◆ WORK INSTRUCTIONS
Output each line of the material exactly as it stands.

(Excerpts from a spatial dataset)
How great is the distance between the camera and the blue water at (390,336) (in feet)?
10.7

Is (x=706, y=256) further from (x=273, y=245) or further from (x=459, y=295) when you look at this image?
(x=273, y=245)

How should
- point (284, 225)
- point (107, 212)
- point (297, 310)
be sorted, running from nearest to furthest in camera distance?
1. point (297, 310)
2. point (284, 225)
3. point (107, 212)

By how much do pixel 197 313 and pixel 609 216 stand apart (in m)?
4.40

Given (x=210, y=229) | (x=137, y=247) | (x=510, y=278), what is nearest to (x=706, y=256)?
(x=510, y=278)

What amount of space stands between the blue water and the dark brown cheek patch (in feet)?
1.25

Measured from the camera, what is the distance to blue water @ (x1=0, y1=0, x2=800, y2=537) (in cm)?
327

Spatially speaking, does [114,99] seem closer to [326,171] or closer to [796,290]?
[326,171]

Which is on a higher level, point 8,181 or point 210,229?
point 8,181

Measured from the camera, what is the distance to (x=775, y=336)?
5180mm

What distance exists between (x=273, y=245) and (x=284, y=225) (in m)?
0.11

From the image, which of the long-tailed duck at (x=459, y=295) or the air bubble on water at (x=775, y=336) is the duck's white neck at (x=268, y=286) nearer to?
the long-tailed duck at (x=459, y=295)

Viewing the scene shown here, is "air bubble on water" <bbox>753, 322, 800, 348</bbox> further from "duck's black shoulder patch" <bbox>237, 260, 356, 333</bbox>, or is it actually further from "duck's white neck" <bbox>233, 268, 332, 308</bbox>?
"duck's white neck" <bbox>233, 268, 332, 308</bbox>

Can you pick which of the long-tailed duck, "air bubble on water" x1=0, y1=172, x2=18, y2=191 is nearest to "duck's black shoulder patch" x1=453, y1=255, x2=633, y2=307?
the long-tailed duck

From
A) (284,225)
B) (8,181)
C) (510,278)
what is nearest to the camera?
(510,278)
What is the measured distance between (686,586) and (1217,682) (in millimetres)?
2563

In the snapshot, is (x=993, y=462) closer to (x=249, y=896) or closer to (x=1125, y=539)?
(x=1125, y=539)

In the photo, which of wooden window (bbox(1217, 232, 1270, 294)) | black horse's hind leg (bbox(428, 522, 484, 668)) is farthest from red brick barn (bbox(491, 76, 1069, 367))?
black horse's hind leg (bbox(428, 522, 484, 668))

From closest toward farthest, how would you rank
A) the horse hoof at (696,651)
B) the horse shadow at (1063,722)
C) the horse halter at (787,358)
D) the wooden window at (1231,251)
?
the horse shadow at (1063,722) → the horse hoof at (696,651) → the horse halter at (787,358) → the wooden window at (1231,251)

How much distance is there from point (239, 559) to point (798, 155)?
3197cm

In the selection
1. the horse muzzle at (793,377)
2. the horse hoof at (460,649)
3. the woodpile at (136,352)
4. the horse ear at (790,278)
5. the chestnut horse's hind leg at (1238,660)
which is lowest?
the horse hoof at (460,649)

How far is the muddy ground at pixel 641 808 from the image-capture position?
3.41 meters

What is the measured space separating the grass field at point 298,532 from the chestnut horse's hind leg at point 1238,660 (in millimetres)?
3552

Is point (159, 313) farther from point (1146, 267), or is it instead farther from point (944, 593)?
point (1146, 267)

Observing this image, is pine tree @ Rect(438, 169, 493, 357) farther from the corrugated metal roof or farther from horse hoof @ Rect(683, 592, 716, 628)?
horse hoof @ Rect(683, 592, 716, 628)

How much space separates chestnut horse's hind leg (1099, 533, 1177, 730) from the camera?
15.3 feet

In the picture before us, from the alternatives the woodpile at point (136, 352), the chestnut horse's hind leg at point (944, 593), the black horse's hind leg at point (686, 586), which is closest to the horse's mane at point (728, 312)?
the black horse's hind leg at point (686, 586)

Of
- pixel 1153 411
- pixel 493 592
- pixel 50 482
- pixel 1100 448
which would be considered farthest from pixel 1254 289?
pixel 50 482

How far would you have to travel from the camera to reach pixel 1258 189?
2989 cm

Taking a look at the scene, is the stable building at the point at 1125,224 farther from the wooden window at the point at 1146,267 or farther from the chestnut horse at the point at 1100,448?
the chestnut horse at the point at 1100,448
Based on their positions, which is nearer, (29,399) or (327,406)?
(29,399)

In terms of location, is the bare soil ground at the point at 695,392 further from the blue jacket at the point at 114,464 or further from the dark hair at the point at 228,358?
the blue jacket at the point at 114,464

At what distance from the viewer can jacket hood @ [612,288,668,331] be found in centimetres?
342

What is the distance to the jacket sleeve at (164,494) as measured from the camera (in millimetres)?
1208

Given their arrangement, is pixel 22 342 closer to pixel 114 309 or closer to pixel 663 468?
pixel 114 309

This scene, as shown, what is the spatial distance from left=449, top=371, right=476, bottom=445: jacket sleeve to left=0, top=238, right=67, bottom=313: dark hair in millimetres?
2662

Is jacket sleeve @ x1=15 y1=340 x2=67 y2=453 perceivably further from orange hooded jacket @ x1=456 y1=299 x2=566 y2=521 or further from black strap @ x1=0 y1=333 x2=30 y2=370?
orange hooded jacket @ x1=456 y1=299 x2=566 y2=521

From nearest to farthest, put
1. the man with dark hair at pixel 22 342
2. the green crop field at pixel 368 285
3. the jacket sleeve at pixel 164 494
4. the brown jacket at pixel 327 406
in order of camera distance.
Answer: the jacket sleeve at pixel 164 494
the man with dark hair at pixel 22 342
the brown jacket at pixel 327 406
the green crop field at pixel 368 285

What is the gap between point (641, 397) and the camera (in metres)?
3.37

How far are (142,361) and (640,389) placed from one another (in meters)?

◆ WRITTEN SOLUTION
How great is the distance between the camera and the blue water at (390,336) (in feet)?
10.7

Is (x=706, y=256) further from (x=273, y=245) or further from (x=459, y=295) when you look at this image?
(x=273, y=245)

How should
- point (284, 225)
- point (107, 212)
- point (297, 310)
be sorted, running from nearest to furthest in camera distance?
1. point (297, 310)
2. point (284, 225)
3. point (107, 212)

By how much do pixel 197 313 and pixel 609 216 stand apart (in m)?
4.40

Given (x=210, y=229) | (x=137, y=247) | (x=510, y=278), what is nearest to (x=706, y=256)?
(x=510, y=278)

What amount of space stands between the blue water and the dark brown cheek patch (in feet)?
1.25

Measured from the camera, what is the distance to blue water @ (x1=0, y1=0, x2=800, y2=537) (in cm)?
327

Spatially speaking, does [114,99] seem closer to [326,171] or closer to [796,290]?
[326,171]

Which is on a higher level, point 8,181 or point 210,229?
point 8,181

Measured from the camera, what is the distance to (x=775, y=336)?
5180mm

What distance exists between (x=273, y=245) and (x=284, y=225) (in m)?
0.11

From the image, which of the long-tailed duck at (x=459, y=295) or the air bubble on water at (x=775, y=336) is the duck's white neck at (x=268, y=286) nearer to?
the long-tailed duck at (x=459, y=295)

Viewing the scene shown here, is "air bubble on water" <bbox>753, 322, 800, 348</bbox> further from "duck's black shoulder patch" <bbox>237, 260, 356, 333</bbox>, or is it actually further from "duck's white neck" <bbox>233, 268, 332, 308</bbox>?
"duck's white neck" <bbox>233, 268, 332, 308</bbox>

Can you pick which of the long-tailed duck, "air bubble on water" x1=0, y1=172, x2=18, y2=191 is nearest to "duck's black shoulder patch" x1=453, y1=255, x2=633, y2=307?
the long-tailed duck

From
A) (284,225)
B) (8,181)
C) (510,278)
what is nearest to the camera?
(510,278)
What is the measured distance between (686,586) and (1217,682) (in millimetres)?
2563

In the snapshot, is (x=993, y=462) closer to (x=249, y=896) or closer to (x=1125, y=539)?
(x=1125, y=539)

In the photo, which of wooden window (bbox(1217, 232, 1270, 294)) | black horse's hind leg (bbox(428, 522, 484, 668)) is farthest from red brick barn (bbox(491, 76, 1069, 367))?
black horse's hind leg (bbox(428, 522, 484, 668))

From closest toward farthest, how would you rank
A) the horse hoof at (696,651)
B) the horse shadow at (1063,722)
C) the horse halter at (787,358)
D) the wooden window at (1231,251)
?
the horse shadow at (1063,722) → the horse hoof at (696,651) → the horse halter at (787,358) → the wooden window at (1231,251)

How much distance is there from point (239, 559) to point (798, 155)?
3197cm

In the selection
1. the horse muzzle at (793,377)
2. the horse hoof at (460,649)
3. the woodpile at (136,352)
4. the horse ear at (790,278)
5. the chestnut horse's hind leg at (1238,660)
which is lowest?
the horse hoof at (460,649)

How far is the muddy ground at pixel 641 808 from the image-capture position?
3.41 meters

What is the measured space separating the grass field at point 298,532 from the chestnut horse's hind leg at point 1238,660 (in millimetres)?
3552

Is point (159, 313) farther from point (1146, 267), or is it instead farther from point (944, 593)?
point (1146, 267)

Observing this image, is pine tree @ Rect(438, 169, 493, 357) farther from the corrugated metal roof or farther from horse hoof @ Rect(683, 592, 716, 628)?
horse hoof @ Rect(683, 592, 716, 628)

How much space separates chestnut horse's hind leg (1099, 533, 1177, 730) from the camera?
15.3 feet

In the picture before us, from the alternatives the woodpile at point (136, 352), the chestnut horse's hind leg at point (944, 593), the black horse's hind leg at point (686, 586), which is closest to the horse's mane at point (728, 312)?
the black horse's hind leg at point (686, 586)

Of
- pixel 1153 411
- pixel 493 592
- pixel 50 482
- pixel 1100 448
which would be considered farthest from pixel 1254 289?
pixel 50 482

How far would you have to travel from the camera to reach pixel 1258 189?
2989 cm

Taking a look at the scene, is the stable building at the point at 1125,224 farther from the wooden window at the point at 1146,267 or farther from the chestnut horse at the point at 1100,448?
the chestnut horse at the point at 1100,448
Based on their positions, which is nearer, (29,399) or (327,406)?
(29,399)

In terms of location, is the bare soil ground at the point at 695,392 further from the blue jacket at the point at 114,464 or further from the dark hair at the point at 228,358?
the blue jacket at the point at 114,464

At what distance from the viewer can jacket hood @ [612,288,668,331] be found in centimetres?
342

What is the distance to the jacket sleeve at (164,494) as measured from the camera (in millimetres)?
1208

Given their arrangement, is pixel 22 342 closer to pixel 114 309 or closer to pixel 663 468?
pixel 114 309

This scene, as shown, what is the spatial distance from left=449, top=371, right=476, bottom=445: jacket sleeve to left=0, top=238, right=67, bottom=313: dark hair in millimetres?
2662

Is jacket sleeve @ x1=15 y1=340 x2=67 y2=453 perceivably further from orange hooded jacket @ x1=456 y1=299 x2=566 y2=521 or further from black strap @ x1=0 y1=333 x2=30 y2=370?
orange hooded jacket @ x1=456 y1=299 x2=566 y2=521

From nearest to farthest, put
1. the man with dark hair at pixel 22 342
2. the green crop field at pixel 368 285
3. the jacket sleeve at pixel 164 494
4. the brown jacket at pixel 327 406
in order of camera distance.
Answer: the jacket sleeve at pixel 164 494
the man with dark hair at pixel 22 342
the brown jacket at pixel 327 406
the green crop field at pixel 368 285

What is the gap between point (641, 397) and the camera (in metres)?
3.37

How far are (142,361) and (640,389) placed from one another (in meters)?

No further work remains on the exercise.